Her work methods and material vary with the concept of the work, which is mostly composed of a site-specific oriented thought.
Sahm’s works are a part of the Polenov museum collection and in private collections.

Polenov built his house on the banks of the Oka-river for his family to be rooted there and to give a cultural home for the people surrounding the estate. To those which a museum in Moscow or Tula is not something, they can reach easily. With this thought in mind, Elinor Sahm and Natalya Polenova, the museum’s director and Polenov’s great-granddaughter, had decided on making the installation of Lumos Bulbous a
yearly tradition. Every September 8th, the Polenov family’s ‘Saint Natalya’s day, shall become a public art event for the community.
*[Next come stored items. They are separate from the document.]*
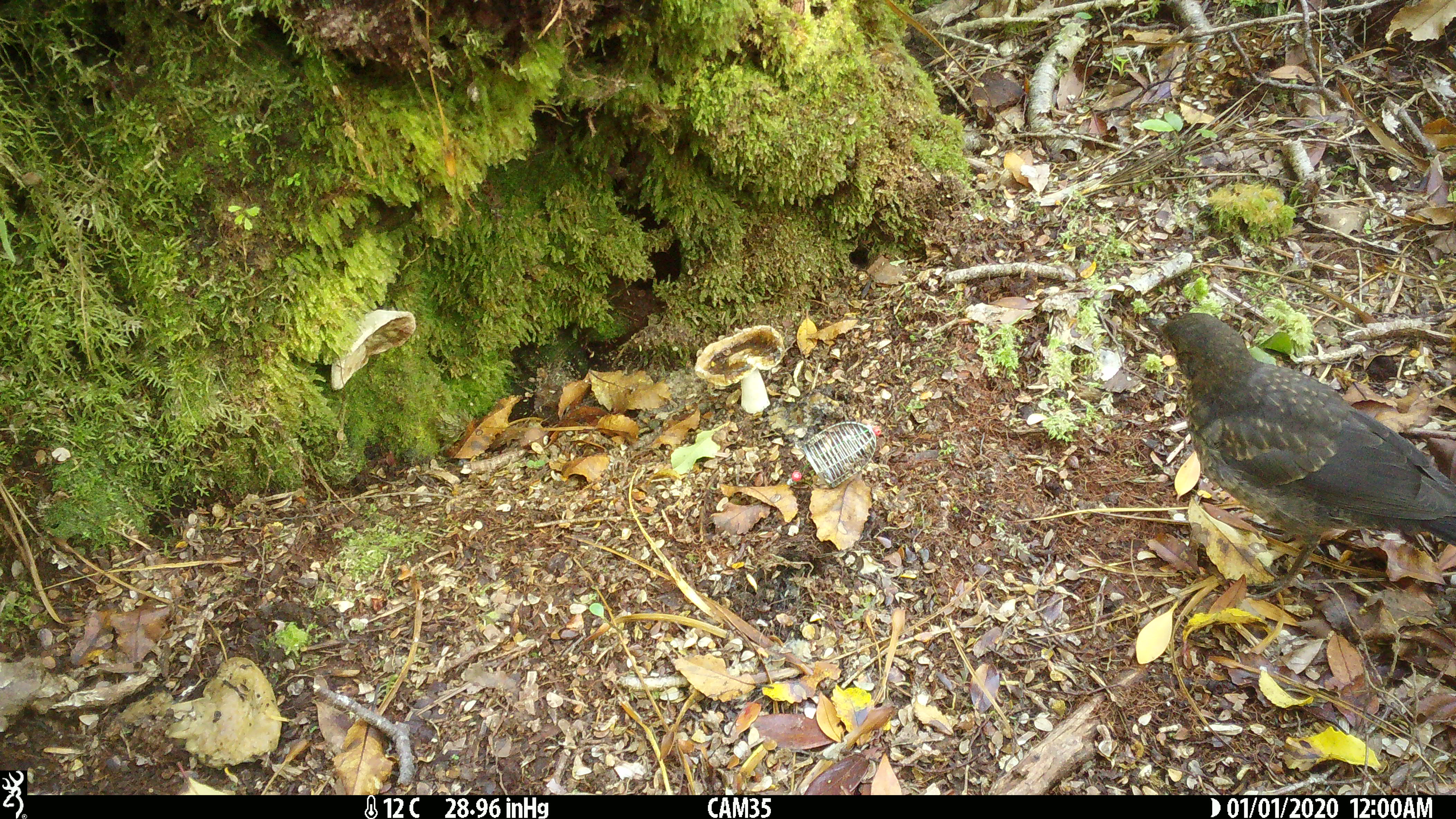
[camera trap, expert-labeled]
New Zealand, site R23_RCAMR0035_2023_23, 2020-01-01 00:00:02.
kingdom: Animalia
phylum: Chordata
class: Aves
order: Passeriformes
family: Turdidae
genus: Turdus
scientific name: Turdus merula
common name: eurasian blackbird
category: blackbird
Blackbird (eurasian blackbird) (Turdus merula).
This action is a homage to Polenov and his life’s work surrounding the Polenov estate and museum So that his home will once again make the tradition of a private family into a public spiritual and cultural property. ‘Lumos Bulbous’ – a site-specific installation made of metal rods, alcohol ink on synthetic paper and LED lights.
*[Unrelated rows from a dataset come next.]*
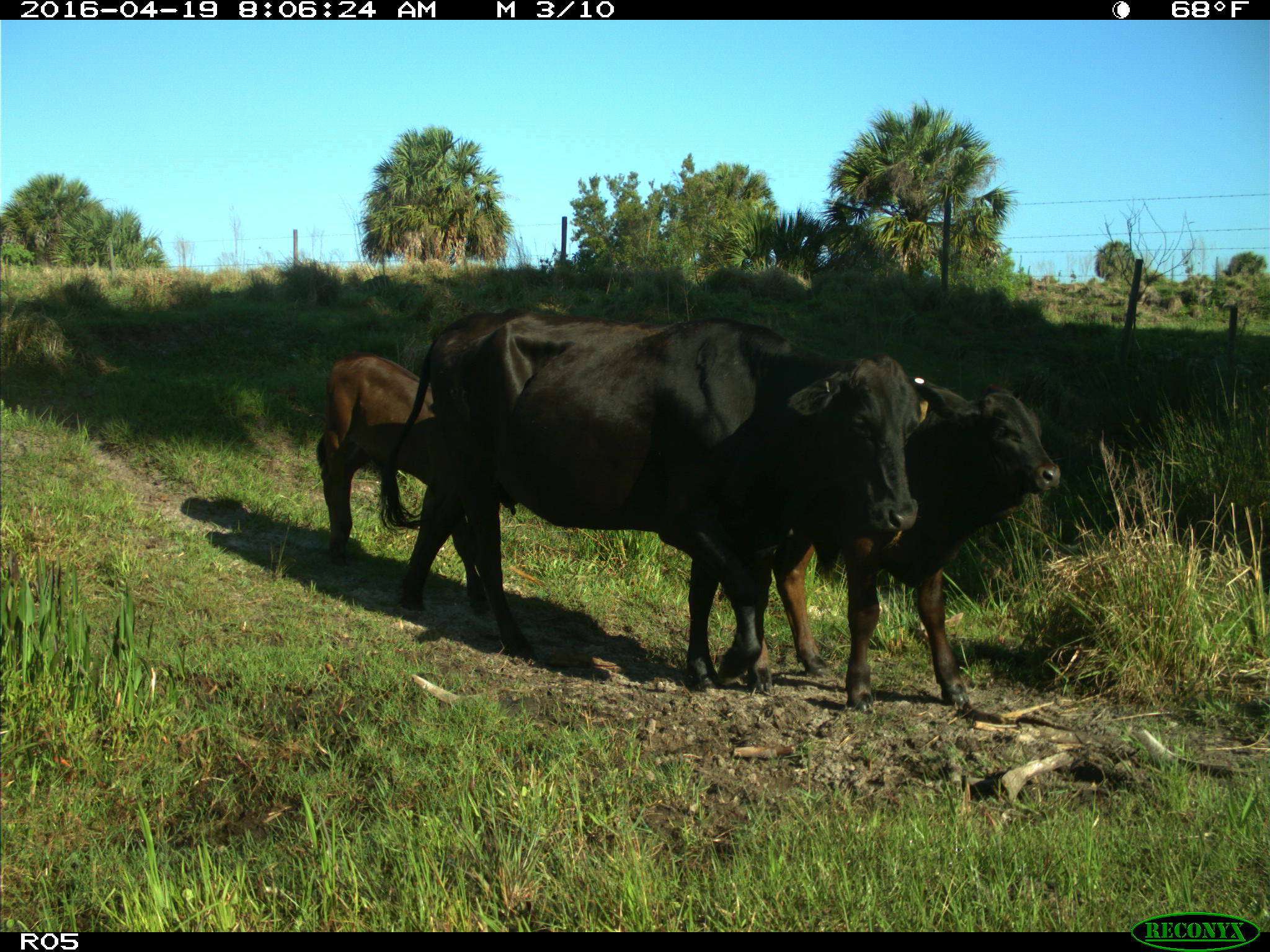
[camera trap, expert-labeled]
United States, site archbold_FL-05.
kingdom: Animalia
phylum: Chordata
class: Mammalia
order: Artiodactyla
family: Bovidae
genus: Bos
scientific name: Bos taurus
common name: domestic cow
‘Lumos’ is a magical term borrowed from the light-giving spell of the Harry Potter books by J.K Rowlings. When joining it together with the botanical term ‘Bulbous’ (derives from ‘bulb’), memory storage units which rebloom yearly, we receive a new variant to the familiar ‘Light
Bulb.’ Four elements described in the objects through the filter of Sahm’s stay at Polenovo. The “bulbs” shaped as street lanterns are lit from within, illuminating the ink paintings and multiple metal roots “growing” around them, a reminder of another connection to artists of the family – Vassily Polenov and his magical light Diorama and Elena Polenova’s illustrated lanterns. In addition to the installation, Sahm had written and performed with the ‘Polenov Haggadah.’ A text made to be a part of the installation’s ritual every September 8th. It is the story of the four elements of Polenovo told in the rhythm and pace of the ‘Four Sons’ of the Torah, a text recited every year during the Passover Seder.
Of late, Elinor Sahm’s work had been focusing on the effect of the ritual from a folkloristic perspective. Her work at Polenovo was a combination of her understanding of the Polenov family through the analysis of her family heritage from both Germany and Israel.